The Shifting Forms of Amṛtasiddhi’s Mahāmudrā, Mahābandha, and Mahāvedha
Translator’s Note
In the earlier Amṛtasiddhi text composed by Indian yogis and paṇḍitas, three principal practices are described — Mahāmudrā, Mahābandha, and Mahāvedha — which closely resemble those found in later Haṭha Yoga traditions. Later, the Amṛtasiddhi Trulkhor text authored by Tibetan yogis of the Shangpa tradition came to identify four primary trulkhors: Am-grol, Bandha, Vedha, and Mahāmudrā.In this Tibetan system, the Haṭhayogic Mahāmudrā technique is referred to as Am-grol, Mahābandha as Bandha, and Mahāvedha as Veta. An additional posture called Mahāmudrā is also included, which resembles a meditative or Tummo posture more than the original Haṭhayogic Mahāmudrā.
This text further shows how the Am-grol (Haṭhayogic Mahāmudrā) technique has been modified and adapted, particularly when compared with the version found in the Amṛtasiddhi Trulkhor of the Shangpa master Tsundue Singhe, notably through the addition of Beps (yogic “drops”) at the end of each sequence. The present work is a commentary on that Amrtasiddhi Trulkhor, as taught by Kunga Phuntsok.

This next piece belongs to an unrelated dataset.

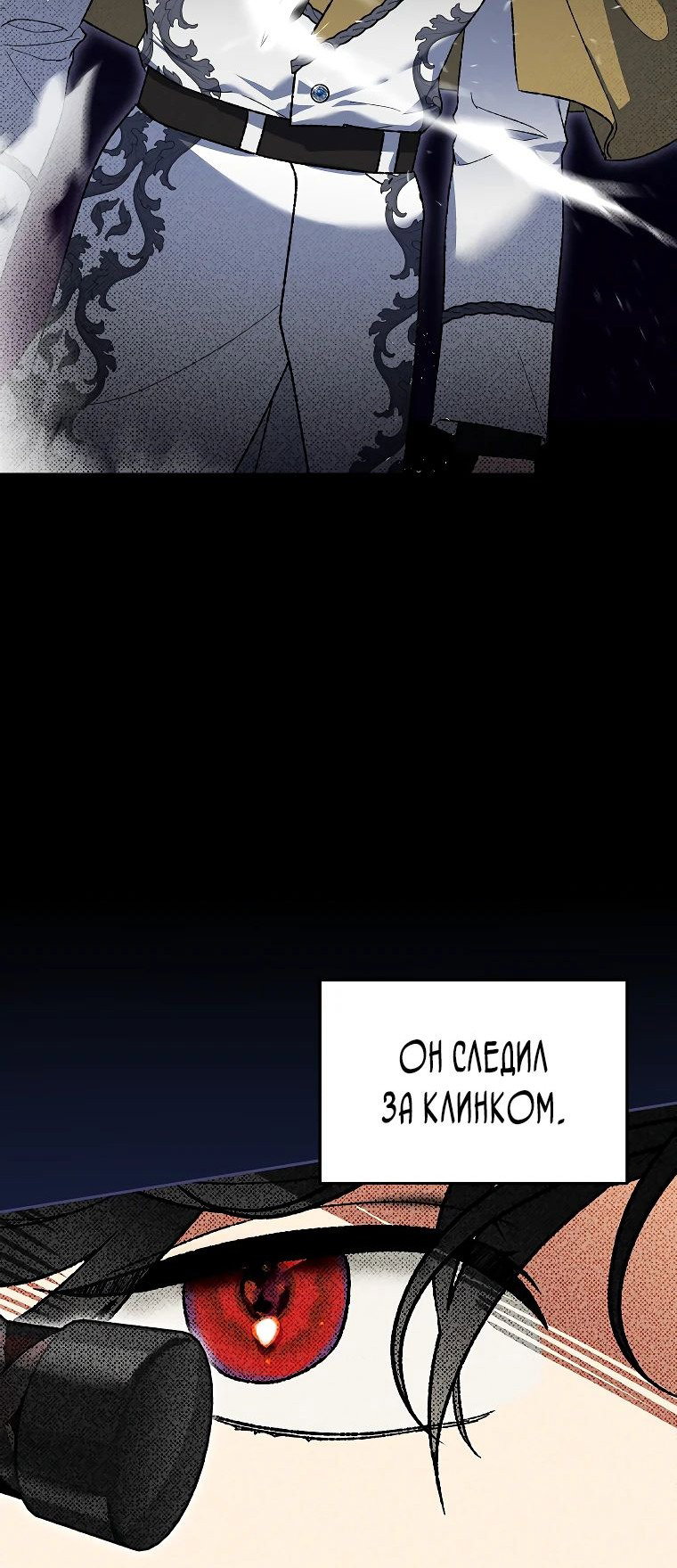 Read Темный Мастер стал гениальным негодяем RU Manga Online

This translation includes only the four outer primary trulkhors from that commentary.
I. Am-grol (Haṭhayogic Mahāmudrā)
Begin in a squatting position with the legs crossed, placing the right leg on the outside (keeping both knees upright). Cross the arms inside the legs, with the right arm over the left, and grasp the opposite big toes. Then, after taking a short inhalation through the right nostril, the left, and then both, strike the forearms and upper arms against the body. Next, twist the torso to the right and left while simultaneously pressing the air down (with the inhaled air toward the navel). Repeat this cycle three times. Conclude with a small Beps (the yogic “drop”).
II. Bheta (Haṭhayogic Mahāvedha)
Begin in a sattva posture, holding kumbhaka with your hands resting on your thighs. From this position, swiftly rise to stand. With your right hand, grasp the fingers (excluding the thumb) of your left hand. Then, bending forward, stretch your legs fully — keeping them straight without bending the knees — and place your hands, still in the same grip, on the ground with your head bowed down. Next, bring your heels and buttocks together and strike them against the ground. Repeat this three times. Conclude with a big Beps (big yogic “drop”).
III. Bhandha (Haṭhayogic Mahābandha)
Begin in a sattva posture, holding kumbhaka with your hands resting on your thighs. From this position, swiftly rise to stand. Leave about fifteen inches of space between your feet. Then bend forward with your head lowered, wrap your arms from the inside and behind your legs, and grasp your toes with your fingers. Gently twist your torso slightly to the right and then to the left. Conclude with an open-wide Beps (the yogic drop).
IV. Mahāmudrā (Non-Haṭhayogic Mahāmudrā)
Begin in a sattva posture, holding kumbhaka (breath retention) with your hands resting on your thighs. Then transition into the previously described Am-grol posture — a squatting position with the legs crossed, placing the right leg on the outside and keeping both knees upright. Join your arms outside the legs, grasping the opposite arms. In this posture, settle the mind and meditate on Mahāmudrā.